- _Problem details_:
Here is a block of entries. Write out its lines exactly, from the first through the one containing "A: Small mammal (Mammalia).".

[Saved entries]
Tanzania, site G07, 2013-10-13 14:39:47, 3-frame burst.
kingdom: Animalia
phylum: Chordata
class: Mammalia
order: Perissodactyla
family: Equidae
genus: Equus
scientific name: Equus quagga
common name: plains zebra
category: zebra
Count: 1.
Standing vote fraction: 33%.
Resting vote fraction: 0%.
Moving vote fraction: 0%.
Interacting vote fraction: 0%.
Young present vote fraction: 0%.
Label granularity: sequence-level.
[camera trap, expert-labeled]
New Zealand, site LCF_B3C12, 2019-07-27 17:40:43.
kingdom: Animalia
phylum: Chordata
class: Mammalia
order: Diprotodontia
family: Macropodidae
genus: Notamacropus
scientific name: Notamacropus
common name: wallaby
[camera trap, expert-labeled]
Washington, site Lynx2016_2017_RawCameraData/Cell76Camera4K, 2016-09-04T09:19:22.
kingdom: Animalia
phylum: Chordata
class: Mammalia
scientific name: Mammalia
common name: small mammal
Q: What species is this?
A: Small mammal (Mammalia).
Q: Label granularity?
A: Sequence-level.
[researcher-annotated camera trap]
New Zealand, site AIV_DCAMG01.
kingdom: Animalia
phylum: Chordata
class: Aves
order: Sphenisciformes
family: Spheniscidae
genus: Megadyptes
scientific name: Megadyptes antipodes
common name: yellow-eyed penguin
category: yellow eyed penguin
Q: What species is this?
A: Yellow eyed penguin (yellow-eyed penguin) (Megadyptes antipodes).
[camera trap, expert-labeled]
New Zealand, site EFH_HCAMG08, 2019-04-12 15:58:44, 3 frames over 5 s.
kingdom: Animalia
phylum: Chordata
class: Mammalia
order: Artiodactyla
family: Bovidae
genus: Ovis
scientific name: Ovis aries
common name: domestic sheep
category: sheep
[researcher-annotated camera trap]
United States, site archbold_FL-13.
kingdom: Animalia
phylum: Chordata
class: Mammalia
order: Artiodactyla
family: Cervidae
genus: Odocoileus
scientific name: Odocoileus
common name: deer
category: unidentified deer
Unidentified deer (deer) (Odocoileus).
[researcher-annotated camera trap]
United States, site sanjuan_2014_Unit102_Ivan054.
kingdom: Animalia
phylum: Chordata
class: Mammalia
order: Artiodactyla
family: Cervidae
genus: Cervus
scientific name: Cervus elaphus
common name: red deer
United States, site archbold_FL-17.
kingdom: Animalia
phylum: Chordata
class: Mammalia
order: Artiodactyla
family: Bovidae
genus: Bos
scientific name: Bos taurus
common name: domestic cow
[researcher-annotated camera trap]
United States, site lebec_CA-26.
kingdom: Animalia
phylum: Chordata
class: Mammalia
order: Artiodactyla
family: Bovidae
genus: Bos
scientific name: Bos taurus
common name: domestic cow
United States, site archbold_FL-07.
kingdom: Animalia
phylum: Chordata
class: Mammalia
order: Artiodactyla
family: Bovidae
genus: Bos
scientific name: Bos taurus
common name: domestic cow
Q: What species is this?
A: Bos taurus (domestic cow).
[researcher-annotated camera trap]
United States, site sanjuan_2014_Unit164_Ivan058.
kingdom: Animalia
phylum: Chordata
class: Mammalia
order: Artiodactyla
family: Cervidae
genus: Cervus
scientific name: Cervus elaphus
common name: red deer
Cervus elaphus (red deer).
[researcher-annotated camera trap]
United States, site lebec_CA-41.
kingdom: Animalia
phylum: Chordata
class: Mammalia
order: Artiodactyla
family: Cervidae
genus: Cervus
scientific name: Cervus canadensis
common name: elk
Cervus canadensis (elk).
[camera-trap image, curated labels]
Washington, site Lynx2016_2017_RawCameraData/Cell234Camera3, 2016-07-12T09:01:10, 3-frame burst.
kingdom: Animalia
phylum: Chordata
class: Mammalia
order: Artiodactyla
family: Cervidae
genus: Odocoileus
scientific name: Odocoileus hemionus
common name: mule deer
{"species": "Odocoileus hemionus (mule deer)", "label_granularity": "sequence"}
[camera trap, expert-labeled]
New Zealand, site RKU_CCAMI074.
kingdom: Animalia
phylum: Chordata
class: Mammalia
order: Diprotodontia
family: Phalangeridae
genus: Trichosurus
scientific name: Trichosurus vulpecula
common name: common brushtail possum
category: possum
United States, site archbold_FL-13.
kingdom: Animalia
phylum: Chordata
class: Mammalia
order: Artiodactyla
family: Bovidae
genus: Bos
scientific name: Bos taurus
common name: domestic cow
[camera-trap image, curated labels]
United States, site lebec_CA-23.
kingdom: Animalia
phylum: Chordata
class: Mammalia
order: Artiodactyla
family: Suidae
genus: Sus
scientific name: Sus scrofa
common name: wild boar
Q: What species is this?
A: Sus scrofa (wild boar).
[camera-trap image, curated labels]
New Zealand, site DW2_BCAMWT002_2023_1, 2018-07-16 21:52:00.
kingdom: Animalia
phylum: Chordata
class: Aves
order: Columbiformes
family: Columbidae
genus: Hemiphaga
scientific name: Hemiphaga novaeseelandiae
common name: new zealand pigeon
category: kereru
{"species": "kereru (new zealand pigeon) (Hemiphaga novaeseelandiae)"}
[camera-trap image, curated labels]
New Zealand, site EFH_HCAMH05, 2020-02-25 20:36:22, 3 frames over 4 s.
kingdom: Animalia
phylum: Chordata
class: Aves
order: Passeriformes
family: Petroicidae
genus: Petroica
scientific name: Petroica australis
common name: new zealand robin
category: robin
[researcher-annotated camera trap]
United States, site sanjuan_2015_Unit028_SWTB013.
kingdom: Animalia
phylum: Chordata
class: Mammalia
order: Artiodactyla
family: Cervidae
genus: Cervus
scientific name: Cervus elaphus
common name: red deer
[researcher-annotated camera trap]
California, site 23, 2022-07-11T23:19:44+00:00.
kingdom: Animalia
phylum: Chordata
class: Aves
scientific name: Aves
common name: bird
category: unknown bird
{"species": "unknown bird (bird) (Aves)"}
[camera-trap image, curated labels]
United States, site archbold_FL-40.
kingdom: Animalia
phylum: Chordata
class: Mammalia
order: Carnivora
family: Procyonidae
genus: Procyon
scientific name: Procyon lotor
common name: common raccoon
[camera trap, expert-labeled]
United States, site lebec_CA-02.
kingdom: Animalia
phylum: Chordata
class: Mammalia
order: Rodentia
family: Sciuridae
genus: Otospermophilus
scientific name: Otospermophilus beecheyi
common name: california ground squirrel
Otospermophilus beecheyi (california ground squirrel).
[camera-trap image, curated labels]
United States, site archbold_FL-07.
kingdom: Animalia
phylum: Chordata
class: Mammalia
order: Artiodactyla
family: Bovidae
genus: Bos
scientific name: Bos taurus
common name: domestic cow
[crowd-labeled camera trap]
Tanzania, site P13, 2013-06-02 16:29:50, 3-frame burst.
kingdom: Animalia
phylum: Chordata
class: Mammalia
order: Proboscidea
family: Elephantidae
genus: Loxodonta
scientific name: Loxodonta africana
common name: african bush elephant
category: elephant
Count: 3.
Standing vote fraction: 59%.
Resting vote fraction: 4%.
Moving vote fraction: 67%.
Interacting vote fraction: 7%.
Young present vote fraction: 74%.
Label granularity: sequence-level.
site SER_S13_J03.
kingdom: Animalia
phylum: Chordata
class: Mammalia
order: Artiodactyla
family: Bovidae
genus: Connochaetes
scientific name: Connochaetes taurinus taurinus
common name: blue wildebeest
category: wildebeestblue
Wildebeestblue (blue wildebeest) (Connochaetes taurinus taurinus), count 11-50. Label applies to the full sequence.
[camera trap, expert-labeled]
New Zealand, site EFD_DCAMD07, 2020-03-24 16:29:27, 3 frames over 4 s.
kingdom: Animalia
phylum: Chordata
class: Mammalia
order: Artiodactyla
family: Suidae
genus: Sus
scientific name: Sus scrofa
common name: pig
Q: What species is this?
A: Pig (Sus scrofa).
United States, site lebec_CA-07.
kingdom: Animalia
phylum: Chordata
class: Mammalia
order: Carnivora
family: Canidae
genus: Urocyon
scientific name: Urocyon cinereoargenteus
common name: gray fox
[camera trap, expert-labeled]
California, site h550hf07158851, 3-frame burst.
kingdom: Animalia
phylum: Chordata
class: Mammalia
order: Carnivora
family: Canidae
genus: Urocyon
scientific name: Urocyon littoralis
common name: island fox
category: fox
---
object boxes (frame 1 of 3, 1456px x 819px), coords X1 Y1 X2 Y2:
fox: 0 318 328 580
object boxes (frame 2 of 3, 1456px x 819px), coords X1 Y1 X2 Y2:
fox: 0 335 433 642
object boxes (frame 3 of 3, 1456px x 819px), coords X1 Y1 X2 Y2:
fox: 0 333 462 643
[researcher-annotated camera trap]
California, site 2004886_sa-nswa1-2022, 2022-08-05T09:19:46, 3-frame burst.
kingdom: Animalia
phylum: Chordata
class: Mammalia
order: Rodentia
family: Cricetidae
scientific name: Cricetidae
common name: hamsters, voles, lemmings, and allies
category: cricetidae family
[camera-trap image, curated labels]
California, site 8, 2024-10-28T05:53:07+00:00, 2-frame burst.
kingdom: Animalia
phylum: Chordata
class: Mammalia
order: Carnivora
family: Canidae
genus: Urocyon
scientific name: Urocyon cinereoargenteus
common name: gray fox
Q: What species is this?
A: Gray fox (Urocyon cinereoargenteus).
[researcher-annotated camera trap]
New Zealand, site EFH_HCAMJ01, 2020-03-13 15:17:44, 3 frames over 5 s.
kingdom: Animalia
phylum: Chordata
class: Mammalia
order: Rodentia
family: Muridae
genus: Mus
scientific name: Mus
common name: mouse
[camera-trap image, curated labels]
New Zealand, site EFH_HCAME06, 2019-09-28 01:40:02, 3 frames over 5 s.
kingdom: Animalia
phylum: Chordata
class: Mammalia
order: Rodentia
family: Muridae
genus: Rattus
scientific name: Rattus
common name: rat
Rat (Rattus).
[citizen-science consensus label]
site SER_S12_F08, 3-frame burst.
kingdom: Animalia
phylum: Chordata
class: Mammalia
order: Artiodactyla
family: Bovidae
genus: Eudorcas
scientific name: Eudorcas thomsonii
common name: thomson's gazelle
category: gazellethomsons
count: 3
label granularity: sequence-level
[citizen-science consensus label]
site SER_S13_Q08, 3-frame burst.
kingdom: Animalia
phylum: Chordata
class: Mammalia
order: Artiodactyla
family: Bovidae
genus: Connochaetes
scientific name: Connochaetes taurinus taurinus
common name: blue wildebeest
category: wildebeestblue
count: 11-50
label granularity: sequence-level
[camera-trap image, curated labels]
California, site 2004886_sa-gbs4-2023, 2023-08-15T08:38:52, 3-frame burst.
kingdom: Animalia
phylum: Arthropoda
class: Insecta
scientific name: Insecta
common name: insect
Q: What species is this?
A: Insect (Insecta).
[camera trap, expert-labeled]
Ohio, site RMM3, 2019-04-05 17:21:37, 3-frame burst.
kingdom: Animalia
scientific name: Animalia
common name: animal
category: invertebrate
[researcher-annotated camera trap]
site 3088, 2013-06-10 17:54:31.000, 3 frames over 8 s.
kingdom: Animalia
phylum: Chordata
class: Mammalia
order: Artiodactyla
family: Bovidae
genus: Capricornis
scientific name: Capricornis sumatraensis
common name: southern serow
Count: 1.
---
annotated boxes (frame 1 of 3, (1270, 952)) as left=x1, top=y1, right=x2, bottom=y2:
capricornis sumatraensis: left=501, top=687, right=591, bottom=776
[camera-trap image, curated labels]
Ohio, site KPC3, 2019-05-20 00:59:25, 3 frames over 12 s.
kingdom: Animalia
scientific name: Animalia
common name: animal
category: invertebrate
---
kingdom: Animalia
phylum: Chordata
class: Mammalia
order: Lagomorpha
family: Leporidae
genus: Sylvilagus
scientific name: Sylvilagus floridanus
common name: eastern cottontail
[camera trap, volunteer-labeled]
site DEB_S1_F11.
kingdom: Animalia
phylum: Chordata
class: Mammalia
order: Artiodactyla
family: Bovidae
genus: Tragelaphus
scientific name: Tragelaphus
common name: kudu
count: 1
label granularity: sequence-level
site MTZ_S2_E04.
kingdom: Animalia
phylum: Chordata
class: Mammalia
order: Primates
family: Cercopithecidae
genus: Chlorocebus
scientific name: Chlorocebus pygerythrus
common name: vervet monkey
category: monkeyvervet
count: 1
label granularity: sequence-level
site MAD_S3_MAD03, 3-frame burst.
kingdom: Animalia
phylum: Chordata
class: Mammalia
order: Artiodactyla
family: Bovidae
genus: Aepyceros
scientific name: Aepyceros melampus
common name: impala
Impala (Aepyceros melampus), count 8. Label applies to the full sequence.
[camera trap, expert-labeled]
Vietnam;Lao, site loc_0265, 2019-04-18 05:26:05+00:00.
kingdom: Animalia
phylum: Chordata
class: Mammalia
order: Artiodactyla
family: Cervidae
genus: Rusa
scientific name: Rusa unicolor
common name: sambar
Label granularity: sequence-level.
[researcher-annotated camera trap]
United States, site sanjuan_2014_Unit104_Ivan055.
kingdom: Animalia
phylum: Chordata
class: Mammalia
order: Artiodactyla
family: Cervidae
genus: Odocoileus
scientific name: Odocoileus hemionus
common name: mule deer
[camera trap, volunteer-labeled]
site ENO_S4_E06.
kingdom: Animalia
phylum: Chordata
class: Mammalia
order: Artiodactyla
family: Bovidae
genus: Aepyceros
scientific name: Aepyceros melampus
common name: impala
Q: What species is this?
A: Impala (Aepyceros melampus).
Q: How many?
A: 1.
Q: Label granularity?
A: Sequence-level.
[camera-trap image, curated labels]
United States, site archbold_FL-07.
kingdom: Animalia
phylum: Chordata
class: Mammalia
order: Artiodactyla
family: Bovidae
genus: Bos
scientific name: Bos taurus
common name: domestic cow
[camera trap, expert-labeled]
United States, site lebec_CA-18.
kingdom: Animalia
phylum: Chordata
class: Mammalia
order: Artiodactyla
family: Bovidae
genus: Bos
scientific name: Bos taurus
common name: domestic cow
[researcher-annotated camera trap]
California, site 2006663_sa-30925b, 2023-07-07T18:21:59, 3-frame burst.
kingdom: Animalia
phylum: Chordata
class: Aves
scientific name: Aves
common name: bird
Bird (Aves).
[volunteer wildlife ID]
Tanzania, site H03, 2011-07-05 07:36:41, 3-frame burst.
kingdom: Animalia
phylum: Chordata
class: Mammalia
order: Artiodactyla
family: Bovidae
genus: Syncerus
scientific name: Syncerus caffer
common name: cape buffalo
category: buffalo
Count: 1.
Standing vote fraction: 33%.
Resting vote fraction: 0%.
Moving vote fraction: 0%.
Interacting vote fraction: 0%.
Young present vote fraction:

- _Reply to the task_:
Tanzania, site G07, 2013-10-13 14:39:47, 3-frame burst.
kingdom: Animalia
phylum: Chordata
class: Mammalia
order: Perissodactyla
family: Equidae
genus: Equus
scientific name: Equus quagga
common name: plains zebra
category: zebra
Count: 1.
Standing vote fraction: 33%.
Resting vote fraction: 0%.
Moving vote fraction: 0%.
Interacting vote fraction: 0%.
Young present vote fraction: 0%.
Label granularity: sequence-level.
[camera trap, expert-labeled]
New Zealand, site LCF_B3C12, 2019-07-27 17:40:43.
kingdom: Animalia
phylum: Chordata
class: Mammalia
order: Diprotodontia
family: Macropodidae
genus: Notamacropus
scientific name: Notamacropus
common name: wallaby
[camera trap, expert-labeled]
Washington, site Lynx2016_2017_RawCameraData/Cell76Camera4K, 2016-09-04T09:19:22.
kingdom: Animalia
phylum: Chordata
class: Mammalia
scientific name: Mammalia
common name: small mammal
Q: What species is this?
A: Small mammal (Mammalia).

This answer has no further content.